-- What is required --
Change every "worker in orange vest" in the data below to "road crew member in orange vest" and leave everything else as it is.

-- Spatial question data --
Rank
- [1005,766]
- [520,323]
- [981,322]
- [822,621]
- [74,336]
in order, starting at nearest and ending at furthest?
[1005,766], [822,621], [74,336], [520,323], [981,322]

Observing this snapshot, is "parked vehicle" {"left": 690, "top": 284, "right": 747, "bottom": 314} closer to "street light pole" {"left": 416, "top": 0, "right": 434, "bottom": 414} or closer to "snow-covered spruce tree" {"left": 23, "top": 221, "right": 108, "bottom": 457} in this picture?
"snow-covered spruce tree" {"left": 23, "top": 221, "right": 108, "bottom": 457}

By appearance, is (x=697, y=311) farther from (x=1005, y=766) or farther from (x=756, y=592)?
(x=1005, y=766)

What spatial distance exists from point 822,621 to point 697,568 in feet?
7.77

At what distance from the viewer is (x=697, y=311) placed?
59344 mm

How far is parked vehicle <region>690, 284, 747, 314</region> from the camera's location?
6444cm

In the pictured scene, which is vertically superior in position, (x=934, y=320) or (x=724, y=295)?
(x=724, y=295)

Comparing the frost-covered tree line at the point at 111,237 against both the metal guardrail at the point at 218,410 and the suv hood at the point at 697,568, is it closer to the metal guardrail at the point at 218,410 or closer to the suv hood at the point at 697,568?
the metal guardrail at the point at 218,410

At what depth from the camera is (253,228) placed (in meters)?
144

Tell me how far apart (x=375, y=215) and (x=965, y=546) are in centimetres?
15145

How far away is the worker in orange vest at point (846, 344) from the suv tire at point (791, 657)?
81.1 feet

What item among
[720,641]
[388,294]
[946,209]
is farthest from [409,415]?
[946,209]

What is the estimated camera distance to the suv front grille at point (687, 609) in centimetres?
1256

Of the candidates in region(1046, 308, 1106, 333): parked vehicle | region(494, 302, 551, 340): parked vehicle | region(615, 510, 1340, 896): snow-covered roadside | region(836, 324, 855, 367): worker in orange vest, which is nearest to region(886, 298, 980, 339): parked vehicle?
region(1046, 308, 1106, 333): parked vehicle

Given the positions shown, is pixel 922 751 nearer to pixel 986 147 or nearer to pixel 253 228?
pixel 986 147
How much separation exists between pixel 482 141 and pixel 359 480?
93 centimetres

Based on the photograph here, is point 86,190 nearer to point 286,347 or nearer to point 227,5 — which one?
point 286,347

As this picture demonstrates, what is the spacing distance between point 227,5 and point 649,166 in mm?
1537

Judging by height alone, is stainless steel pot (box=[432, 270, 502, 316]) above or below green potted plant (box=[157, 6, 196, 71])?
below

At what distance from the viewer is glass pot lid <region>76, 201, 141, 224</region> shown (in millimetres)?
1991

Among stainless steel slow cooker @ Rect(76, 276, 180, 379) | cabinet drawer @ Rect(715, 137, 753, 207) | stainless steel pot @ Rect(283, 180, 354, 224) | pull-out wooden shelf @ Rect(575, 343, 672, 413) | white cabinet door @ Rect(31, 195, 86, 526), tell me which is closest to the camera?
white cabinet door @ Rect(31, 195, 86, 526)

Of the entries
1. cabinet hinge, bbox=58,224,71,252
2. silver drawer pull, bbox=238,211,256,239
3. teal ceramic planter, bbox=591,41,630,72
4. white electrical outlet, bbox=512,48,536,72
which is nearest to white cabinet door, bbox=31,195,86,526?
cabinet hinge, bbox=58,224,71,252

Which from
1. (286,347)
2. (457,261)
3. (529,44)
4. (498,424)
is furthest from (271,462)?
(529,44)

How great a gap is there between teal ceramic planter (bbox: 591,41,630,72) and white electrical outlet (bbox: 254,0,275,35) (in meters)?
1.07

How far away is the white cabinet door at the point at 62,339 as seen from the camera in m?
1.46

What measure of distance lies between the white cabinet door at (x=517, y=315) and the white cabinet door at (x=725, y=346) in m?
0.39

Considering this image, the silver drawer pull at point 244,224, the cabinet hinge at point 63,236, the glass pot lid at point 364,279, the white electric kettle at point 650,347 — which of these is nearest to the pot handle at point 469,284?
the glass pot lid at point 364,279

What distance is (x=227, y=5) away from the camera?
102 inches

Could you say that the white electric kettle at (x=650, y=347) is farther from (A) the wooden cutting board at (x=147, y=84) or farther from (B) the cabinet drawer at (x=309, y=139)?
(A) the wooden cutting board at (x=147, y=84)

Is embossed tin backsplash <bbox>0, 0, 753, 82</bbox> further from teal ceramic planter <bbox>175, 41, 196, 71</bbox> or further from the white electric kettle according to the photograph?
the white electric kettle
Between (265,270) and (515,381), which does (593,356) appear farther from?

-- Written reply --
Rank
- [1005,766]
- [520,323]
- [981,322]
- [822,621]
- [74,336]
in order, starting at nearest and ending at furthest?
[1005,766], [822,621], [74,336], [520,323], [981,322]

Observing this snapshot, is "parked vehicle" {"left": 690, "top": 284, "right": 747, "bottom": 314} closer to "street light pole" {"left": 416, "top": 0, "right": 434, "bottom": 414} or closer to "snow-covered spruce tree" {"left": 23, "top": 221, "right": 108, "bottom": 457} in this picture?
"snow-covered spruce tree" {"left": 23, "top": 221, "right": 108, "bottom": 457}

By appearance, is (x=697, y=311) farther from (x=1005, y=766) or farther from (x=756, y=592)?
(x=1005, y=766)

What spatial distance exists from point 822,621 to point 697,568 in feet?
7.77

At what distance from the viewer is (x=697, y=311) placed?
59344 mm

How far is parked vehicle <region>690, 284, 747, 314</region> from the camera's location?
6444cm

In the pictured scene, which is vertically superior in position, (x=934, y=320) or (x=724, y=295)?
(x=724, y=295)

Comparing the frost-covered tree line at the point at 111,237 against both the metal guardrail at the point at 218,410 and the suv hood at the point at 697,568, is it closer to the metal guardrail at the point at 218,410 or closer to the suv hood at the point at 697,568?
the metal guardrail at the point at 218,410

At what depth from the camera is (253,228) placed (in meters)?
144

Tell me how far apart (x=375, y=215) and (x=965, y=546) are in centimetres?
15145

How far away is the road crew member in orange vest at point (846, 344) from the suv tire at point (791, 657)?
81.1 feet

What item among
[720,641]
[388,294]
[946,209]
is farthest from [409,415]?
[946,209]

What is the estimated camera distance to the suv front grille at point (687, 609) in centimetres?
1256

Of the candidates in region(1046, 308, 1106, 333): parked vehicle | region(494, 302, 551, 340): parked vehicle | region(615, 510, 1340, 896): snow-covered roadside | region(836, 324, 855, 367): road crew member in orange vest, which is nearest to region(886, 298, 980, 339): parked vehicle?
region(1046, 308, 1106, 333): parked vehicle

Given the positions shown, is pixel 922 751 nearer to pixel 986 147 or nearer to pixel 253 228?
pixel 986 147
How much separation exists between pixel 482 141 and pixel 359 480?
93 centimetres

Based on the photograph here, is point 86,190 nearer to point 286,347 or nearer to point 227,5 — which one?
point 286,347

As this picture demonstrates, what is the spacing distance between point 227,5 and point 649,166 in mm?
1537

Judging by height alone, is stainless steel pot (box=[432, 270, 502, 316]) above or below green potted plant (box=[157, 6, 196, 71])?
below

At what distance from the viewer is glass pot lid <region>76, 201, 141, 224</region> shown (in millimetres)?
1991

Among stainless steel slow cooker @ Rect(76, 276, 180, 379) | cabinet drawer @ Rect(715, 137, 753, 207) | stainless steel pot @ Rect(283, 180, 354, 224) | pull-out wooden shelf @ Rect(575, 343, 672, 413) | white cabinet door @ Rect(31, 195, 86, 526), tell me which is closest to the camera?
white cabinet door @ Rect(31, 195, 86, 526)

Of the entries
1. cabinet hinge, bbox=58,224,71,252
2. silver drawer pull, bbox=238,211,256,239
3. teal ceramic planter, bbox=591,41,630,72
4. white electrical outlet, bbox=512,48,536,72
which is nearest to white cabinet door, bbox=31,195,86,526?
cabinet hinge, bbox=58,224,71,252

Which from
1. (286,347)
2. (457,261)
3. (529,44)
4. (498,424)
is furthest from (271,462)?
(529,44)

How great a gap is there between teal ceramic planter (bbox: 591,41,630,72) and white electrical outlet (bbox: 254,0,275,35) (in meters)?
1.07

How far away is the white cabinet door at the point at 62,339 as seen from the camera in m?
1.46

What measure of distance lies between the white cabinet door at (x=517, y=315) and the white cabinet door at (x=725, y=346) in m?
0.39

Considering this image, the silver drawer pull at point 244,224, the cabinet hinge at point 63,236, the glass pot lid at point 364,279, the white electric kettle at point 650,347 — which of these is nearest to the pot handle at point 469,284?
the glass pot lid at point 364,279

What distance is (x=227, y=5) away from the camera?
102 inches

Could you say that the white electric kettle at (x=650, y=347) is farther from (A) the wooden cutting board at (x=147, y=84) or farther from (B) the cabinet drawer at (x=309, y=139)?
(A) the wooden cutting board at (x=147, y=84)

Is embossed tin backsplash <bbox>0, 0, 753, 82</bbox> further from teal ceramic planter <bbox>175, 41, 196, 71</bbox> or further from the white electric kettle according to the photograph?
the white electric kettle
Between (265,270) and (515,381), which does (593,356) appear farther from?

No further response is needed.